++++ Supplied passage
Imaging through rain.

Start with the application: A set of headlights that can enable the driver to see through the falling rain. Typically, it is difficult to see through rain because water droplets reflect the light that is reflected back from the water droplet. However, rain is not constant and it should be possible to time the light that can get in between the light droplet and enable the driver to see it. Dr Srinivasa G Narasimhan from Carnegie Mellon University has developed a system that enables the light to penetrate between drops and illuminate the road.

How it works: A camera takes quick pictures of the rain drop. The falling of the rain drop is then calculated to predict where the drop will be a few milliseconds later. The system then manipulates the light to illuminate where the drop is not going to be present. This requires a LCD projector and a fast computer. Ultimately, the inventors would like to see it implemented by fast LED’s that can be very responsive to the rain. It will also enable them to move the light as required to not interfere with the oncoming traffic.

Dr. Narasimhan has also come up with another idea on the same principle but the purpose being to illuminate sheets of water to enable 3D view of an object. This technology is called Aqualux 3D.
++++++++
++++ Material provided
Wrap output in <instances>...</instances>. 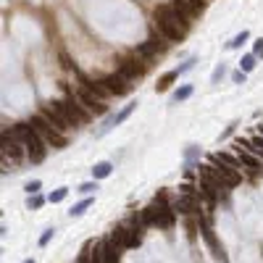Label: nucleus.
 Segmentation results:
<instances>
[{
  "mask_svg": "<svg viewBox=\"0 0 263 263\" xmlns=\"http://www.w3.org/2000/svg\"><path fill=\"white\" fill-rule=\"evenodd\" d=\"M200 231H203V240H206V245H208V250L213 253V258L221 260V263H229V258H226V253H224V245L216 240L213 229H211V224H208L206 219H200Z\"/></svg>",
  "mask_w": 263,
  "mask_h": 263,
  "instance_id": "6e6552de",
  "label": "nucleus"
},
{
  "mask_svg": "<svg viewBox=\"0 0 263 263\" xmlns=\"http://www.w3.org/2000/svg\"><path fill=\"white\" fill-rule=\"evenodd\" d=\"M76 98H79V103L87 108L90 113H98V116H103V113H105V103H103V100H98V98L92 95V92H87L84 87L76 90Z\"/></svg>",
  "mask_w": 263,
  "mask_h": 263,
  "instance_id": "f8f14e48",
  "label": "nucleus"
},
{
  "mask_svg": "<svg viewBox=\"0 0 263 263\" xmlns=\"http://www.w3.org/2000/svg\"><path fill=\"white\" fill-rule=\"evenodd\" d=\"M40 187H42V182H40V179H35V182H26V187H24V190H26L29 195H37V192H40Z\"/></svg>",
  "mask_w": 263,
  "mask_h": 263,
  "instance_id": "c85d7f7f",
  "label": "nucleus"
},
{
  "mask_svg": "<svg viewBox=\"0 0 263 263\" xmlns=\"http://www.w3.org/2000/svg\"><path fill=\"white\" fill-rule=\"evenodd\" d=\"M3 158H6V161L11 158L13 163H21V161H24V145L16 142L13 137L3 134Z\"/></svg>",
  "mask_w": 263,
  "mask_h": 263,
  "instance_id": "ddd939ff",
  "label": "nucleus"
},
{
  "mask_svg": "<svg viewBox=\"0 0 263 263\" xmlns=\"http://www.w3.org/2000/svg\"><path fill=\"white\" fill-rule=\"evenodd\" d=\"M163 50V40L161 37H150V40H145L142 45H137V58H142V61H153L158 53Z\"/></svg>",
  "mask_w": 263,
  "mask_h": 263,
  "instance_id": "9b49d317",
  "label": "nucleus"
},
{
  "mask_svg": "<svg viewBox=\"0 0 263 263\" xmlns=\"http://www.w3.org/2000/svg\"><path fill=\"white\" fill-rule=\"evenodd\" d=\"M66 195H69V187H58L55 192H50V195H48V203H64Z\"/></svg>",
  "mask_w": 263,
  "mask_h": 263,
  "instance_id": "4be33fe9",
  "label": "nucleus"
},
{
  "mask_svg": "<svg viewBox=\"0 0 263 263\" xmlns=\"http://www.w3.org/2000/svg\"><path fill=\"white\" fill-rule=\"evenodd\" d=\"M140 216H142V224H145V226H163V229H168V226H174L177 211L168 208V206L163 203V197H161V203L148 206Z\"/></svg>",
  "mask_w": 263,
  "mask_h": 263,
  "instance_id": "7ed1b4c3",
  "label": "nucleus"
},
{
  "mask_svg": "<svg viewBox=\"0 0 263 263\" xmlns=\"http://www.w3.org/2000/svg\"><path fill=\"white\" fill-rule=\"evenodd\" d=\"M174 211H179V213H200V200L192 197V195H184L182 200H177Z\"/></svg>",
  "mask_w": 263,
  "mask_h": 263,
  "instance_id": "dca6fc26",
  "label": "nucleus"
},
{
  "mask_svg": "<svg viewBox=\"0 0 263 263\" xmlns=\"http://www.w3.org/2000/svg\"><path fill=\"white\" fill-rule=\"evenodd\" d=\"M247 37H250V32H242V35H237L235 40L229 42V48H231V50H237V48H242V42H247Z\"/></svg>",
  "mask_w": 263,
  "mask_h": 263,
  "instance_id": "a878e982",
  "label": "nucleus"
},
{
  "mask_svg": "<svg viewBox=\"0 0 263 263\" xmlns=\"http://www.w3.org/2000/svg\"><path fill=\"white\" fill-rule=\"evenodd\" d=\"M6 134H8V132H6ZM8 137H13L16 142H21V145L26 148L29 161H32V163L45 161V142H42V137L32 129V124H16Z\"/></svg>",
  "mask_w": 263,
  "mask_h": 263,
  "instance_id": "f03ea898",
  "label": "nucleus"
},
{
  "mask_svg": "<svg viewBox=\"0 0 263 263\" xmlns=\"http://www.w3.org/2000/svg\"><path fill=\"white\" fill-rule=\"evenodd\" d=\"M103 84H105V90L111 92V95H116V98L129 95V90H132V84L124 79L121 74H108V76H103Z\"/></svg>",
  "mask_w": 263,
  "mask_h": 263,
  "instance_id": "1a4fd4ad",
  "label": "nucleus"
},
{
  "mask_svg": "<svg viewBox=\"0 0 263 263\" xmlns=\"http://www.w3.org/2000/svg\"><path fill=\"white\" fill-rule=\"evenodd\" d=\"M29 124H32V129L42 137V142L45 145H53V148H66V134H61L55 127H53V124L48 121V119H45L42 113H37V116H32V121H29Z\"/></svg>",
  "mask_w": 263,
  "mask_h": 263,
  "instance_id": "20e7f679",
  "label": "nucleus"
},
{
  "mask_svg": "<svg viewBox=\"0 0 263 263\" xmlns=\"http://www.w3.org/2000/svg\"><path fill=\"white\" fill-rule=\"evenodd\" d=\"M42 203H45V200H42L40 195H29V200H26V208H29V211H37Z\"/></svg>",
  "mask_w": 263,
  "mask_h": 263,
  "instance_id": "cd10ccee",
  "label": "nucleus"
},
{
  "mask_svg": "<svg viewBox=\"0 0 263 263\" xmlns=\"http://www.w3.org/2000/svg\"><path fill=\"white\" fill-rule=\"evenodd\" d=\"M211 163H213V168H216V171H219V177L229 184V187H235V184H240V179H242V174L237 171V168H231L229 163H224L219 156H213L211 158Z\"/></svg>",
  "mask_w": 263,
  "mask_h": 263,
  "instance_id": "9d476101",
  "label": "nucleus"
},
{
  "mask_svg": "<svg viewBox=\"0 0 263 263\" xmlns=\"http://www.w3.org/2000/svg\"><path fill=\"white\" fill-rule=\"evenodd\" d=\"M116 74H121L127 82L142 79V76H145V64H140V58H137V55H124V58H119Z\"/></svg>",
  "mask_w": 263,
  "mask_h": 263,
  "instance_id": "0eeeda50",
  "label": "nucleus"
},
{
  "mask_svg": "<svg viewBox=\"0 0 263 263\" xmlns=\"http://www.w3.org/2000/svg\"><path fill=\"white\" fill-rule=\"evenodd\" d=\"M95 190H98V182H84L82 187H79L82 195H90V192H95Z\"/></svg>",
  "mask_w": 263,
  "mask_h": 263,
  "instance_id": "c756f323",
  "label": "nucleus"
},
{
  "mask_svg": "<svg viewBox=\"0 0 263 263\" xmlns=\"http://www.w3.org/2000/svg\"><path fill=\"white\" fill-rule=\"evenodd\" d=\"M187 26H190V21L184 19V16H179V13L168 6V3L156 8V29H158V35H161L163 40H168V42L184 40V35H187Z\"/></svg>",
  "mask_w": 263,
  "mask_h": 263,
  "instance_id": "f257e3e1",
  "label": "nucleus"
},
{
  "mask_svg": "<svg viewBox=\"0 0 263 263\" xmlns=\"http://www.w3.org/2000/svg\"><path fill=\"white\" fill-rule=\"evenodd\" d=\"M42 116L48 119L53 127L61 132V134H66L69 129H74L76 124L69 119V113L64 111V105H61V100H53V103H48V105H42Z\"/></svg>",
  "mask_w": 263,
  "mask_h": 263,
  "instance_id": "39448f33",
  "label": "nucleus"
},
{
  "mask_svg": "<svg viewBox=\"0 0 263 263\" xmlns=\"http://www.w3.org/2000/svg\"><path fill=\"white\" fill-rule=\"evenodd\" d=\"M224 71H226L224 66H219V69H216V71H213V82H219V79H221V76H224Z\"/></svg>",
  "mask_w": 263,
  "mask_h": 263,
  "instance_id": "f704fd0d",
  "label": "nucleus"
},
{
  "mask_svg": "<svg viewBox=\"0 0 263 263\" xmlns=\"http://www.w3.org/2000/svg\"><path fill=\"white\" fill-rule=\"evenodd\" d=\"M100 242H103V263H121V250L124 247H119L111 237H105Z\"/></svg>",
  "mask_w": 263,
  "mask_h": 263,
  "instance_id": "4468645a",
  "label": "nucleus"
},
{
  "mask_svg": "<svg viewBox=\"0 0 263 263\" xmlns=\"http://www.w3.org/2000/svg\"><path fill=\"white\" fill-rule=\"evenodd\" d=\"M90 206H92V197L82 200V203H76V206H74V208L69 211V216H71V219H76V216H82V213H84V211H87Z\"/></svg>",
  "mask_w": 263,
  "mask_h": 263,
  "instance_id": "412c9836",
  "label": "nucleus"
},
{
  "mask_svg": "<svg viewBox=\"0 0 263 263\" xmlns=\"http://www.w3.org/2000/svg\"><path fill=\"white\" fill-rule=\"evenodd\" d=\"M192 95V84H182L177 92H174V103H179V100H187Z\"/></svg>",
  "mask_w": 263,
  "mask_h": 263,
  "instance_id": "5701e85b",
  "label": "nucleus"
},
{
  "mask_svg": "<svg viewBox=\"0 0 263 263\" xmlns=\"http://www.w3.org/2000/svg\"><path fill=\"white\" fill-rule=\"evenodd\" d=\"M134 108H137V103H129V105H124V108H121V111L113 116V119H116V127H119V124H124V121H127V119L132 116Z\"/></svg>",
  "mask_w": 263,
  "mask_h": 263,
  "instance_id": "aec40b11",
  "label": "nucleus"
},
{
  "mask_svg": "<svg viewBox=\"0 0 263 263\" xmlns=\"http://www.w3.org/2000/svg\"><path fill=\"white\" fill-rule=\"evenodd\" d=\"M235 150H237V158L242 161L245 168H258V166H260V158H255L253 153H247V150H242V148H237V145H235Z\"/></svg>",
  "mask_w": 263,
  "mask_h": 263,
  "instance_id": "f3484780",
  "label": "nucleus"
},
{
  "mask_svg": "<svg viewBox=\"0 0 263 263\" xmlns=\"http://www.w3.org/2000/svg\"><path fill=\"white\" fill-rule=\"evenodd\" d=\"M92 263H103V242L92 245Z\"/></svg>",
  "mask_w": 263,
  "mask_h": 263,
  "instance_id": "bb28decb",
  "label": "nucleus"
},
{
  "mask_svg": "<svg viewBox=\"0 0 263 263\" xmlns=\"http://www.w3.org/2000/svg\"><path fill=\"white\" fill-rule=\"evenodd\" d=\"M253 55H255V58H263V37L255 40V50H253Z\"/></svg>",
  "mask_w": 263,
  "mask_h": 263,
  "instance_id": "2f4dec72",
  "label": "nucleus"
},
{
  "mask_svg": "<svg viewBox=\"0 0 263 263\" xmlns=\"http://www.w3.org/2000/svg\"><path fill=\"white\" fill-rule=\"evenodd\" d=\"M111 171H113V166L108 163V161H100V163H95V168H92V179H105V177H111Z\"/></svg>",
  "mask_w": 263,
  "mask_h": 263,
  "instance_id": "6ab92c4d",
  "label": "nucleus"
},
{
  "mask_svg": "<svg viewBox=\"0 0 263 263\" xmlns=\"http://www.w3.org/2000/svg\"><path fill=\"white\" fill-rule=\"evenodd\" d=\"M255 61H258L255 55H245V58L240 61V71H245V74L253 71V69H255Z\"/></svg>",
  "mask_w": 263,
  "mask_h": 263,
  "instance_id": "b1692460",
  "label": "nucleus"
},
{
  "mask_svg": "<svg viewBox=\"0 0 263 263\" xmlns=\"http://www.w3.org/2000/svg\"><path fill=\"white\" fill-rule=\"evenodd\" d=\"M92 245H95V242H87L82 247V255L76 258V263H92Z\"/></svg>",
  "mask_w": 263,
  "mask_h": 263,
  "instance_id": "393cba45",
  "label": "nucleus"
},
{
  "mask_svg": "<svg viewBox=\"0 0 263 263\" xmlns=\"http://www.w3.org/2000/svg\"><path fill=\"white\" fill-rule=\"evenodd\" d=\"M61 105H64V111L69 113V119L76 124V127H79V124H87L90 121V111H87V108L79 103V98H76V92H69V95L64 98V100H61Z\"/></svg>",
  "mask_w": 263,
  "mask_h": 263,
  "instance_id": "423d86ee",
  "label": "nucleus"
},
{
  "mask_svg": "<svg viewBox=\"0 0 263 263\" xmlns=\"http://www.w3.org/2000/svg\"><path fill=\"white\" fill-rule=\"evenodd\" d=\"M231 79H235L237 84H245V71H235V74H231Z\"/></svg>",
  "mask_w": 263,
  "mask_h": 263,
  "instance_id": "473e14b6",
  "label": "nucleus"
},
{
  "mask_svg": "<svg viewBox=\"0 0 263 263\" xmlns=\"http://www.w3.org/2000/svg\"><path fill=\"white\" fill-rule=\"evenodd\" d=\"M168 6H171V8L179 13V16H184L187 21H190L192 16H197V13H200V11L190 3V0H168Z\"/></svg>",
  "mask_w": 263,
  "mask_h": 263,
  "instance_id": "2eb2a0df",
  "label": "nucleus"
},
{
  "mask_svg": "<svg viewBox=\"0 0 263 263\" xmlns=\"http://www.w3.org/2000/svg\"><path fill=\"white\" fill-rule=\"evenodd\" d=\"M190 3H192V6L197 8V11H203V8L208 6V0H190Z\"/></svg>",
  "mask_w": 263,
  "mask_h": 263,
  "instance_id": "72a5a7b5",
  "label": "nucleus"
},
{
  "mask_svg": "<svg viewBox=\"0 0 263 263\" xmlns=\"http://www.w3.org/2000/svg\"><path fill=\"white\" fill-rule=\"evenodd\" d=\"M53 235H55V229H45V235L40 237V247H45L50 240H53Z\"/></svg>",
  "mask_w": 263,
  "mask_h": 263,
  "instance_id": "7c9ffc66",
  "label": "nucleus"
},
{
  "mask_svg": "<svg viewBox=\"0 0 263 263\" xmlns=\"http://www.w3.org/2000/svg\"><path fill=\"white\" fill-rule=\"evenodd\" d=\"M177 79H179V71H177V69H174V71H166L161 79H158V84H156V92H166Z\"/></svg>",
  "mask_w": 263,
  "mask_h": 263,
  "instance_id": "a211bd4d",
  "label": "nucleus"
},
{
  "mask_svg": "<svg viewBox=\"0 0 263 263\" xmlns=\"http://www.w3.org/2000/svg\"><path fill=\"white\" fill-rule=\"evenodd\" d=\"M21 263H35V258H26V260H21Z\"/></svg>",
  "mask_w": 263,
  "mask_h": 263,
  "instance_id": "c9c22d12",
  "label": "nucleus"
}]
</instances>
++++++++
Reproduce the part of the imaging-through-rain text starting with "Start with the" and going on through "illuminate the road.". The listing above comes from a separate source.

Start with the application: A set of headlights that can enable the driver to see through the falling rain. Typically, it is difficult to see through rain because water droplets reflect the light that is reflected back from the water droplet. However, rain is not constant and it should be possible to time the light that can get in between the light droplet and enable the driver to see it. Dr Srinivasa G Narasimhan from Carnegie Mellon University has developed a system that enables the light to penetrate between drops and illuminate the road.